Fader Lee D, Carson Rebekah, Morin Sébastien, Bilodeau François, Chabot Catherine, Halmos Ted, Bailey Murray D, Kawai Stephen H, Coulombe René, Laplante Steven, Mekhssian Kevork, Jakalian Araz, Garneau Michel, Duan Jianmin, Mason Stephen W, Simoneau Bruno, Fenwick Craig, Tsantrizos Youla, Yoakim Christiane
Research and Development, Boehringer Ingelheim (Canada), Ltd. , 2100 Cunard Street, Laval, Québec H7S 2G5, Canada.
ACS Med Chem Lett. 2014 Apr 16;5(6):711-6. doi: 10.1021/ml500110j. eCollection 2014 Jun 12.
A scaffold replacement approach was used to identifying the pyridine series of noncatalytic site integrase inhibitors. These molecules bind with higher affinity to a tetrameric form compared to a dimeric form of integrase. Optimization of the C6 and C4 positions revealed that viruses harboring T124 or A124 amino acid substitutions are highly susceptible to these inhibitors, but viruses having the N124 amino acid substitution are about 100-fold less susceptible. Compound 20 had EC50 values <10 nM against viruses having T124 or A124 substitutions in IN and >800 nM in viruses having N124 substitions. Compound 20 had an excellent in vitro ADME profile and demonstrated reduced contribution of biliary excretion to in vivo clearance compared to BI 224436, the lead compound from the quinoline series of NCINIs.

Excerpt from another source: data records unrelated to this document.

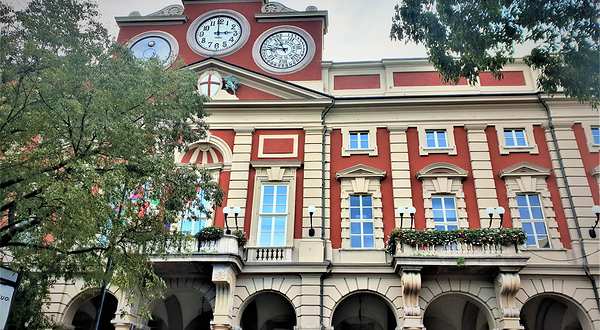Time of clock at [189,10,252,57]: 2:59
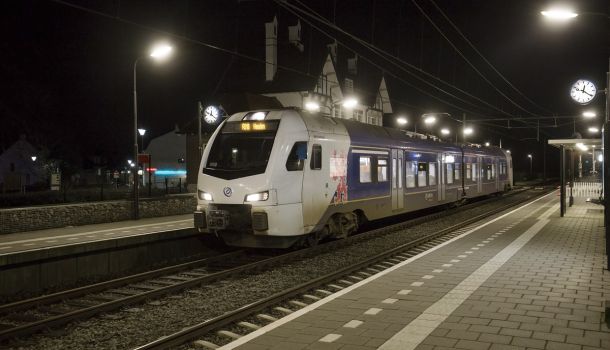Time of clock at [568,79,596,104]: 12:20
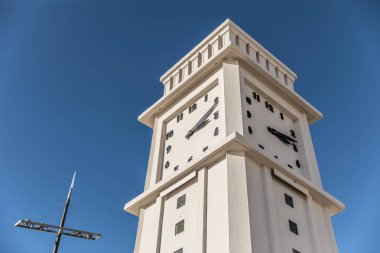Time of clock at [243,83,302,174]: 3:13
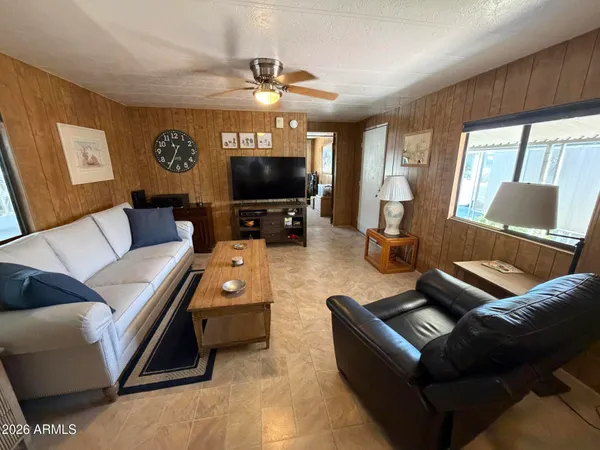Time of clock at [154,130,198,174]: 11:34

采用支架置换方法来鉴定非催化位点整合酶抑制剂的吡啶系列。与整合酶的二聚体形式相比,这些分子与四聚体形式的亲和力更高。对C6和C4位置的优化表明,携带T124或A124氨基酸取代的病毒对这些抑制剂高度敏感,但具有N124氨基酸取代的病毒敏感性约低100倍。化合物20对整合酶中具有T124或A124取代的病毒的EC50值<10 nM,而对具有N124取代的病毒的EC50值>800 nM。与喹啉系列非催化位点整合酶抑制剂的先导化合物BI 224436相比,化合物20具有出色的体外药代动力学性质,并且显示出胆汁排泄对体内清除率的贡献降低。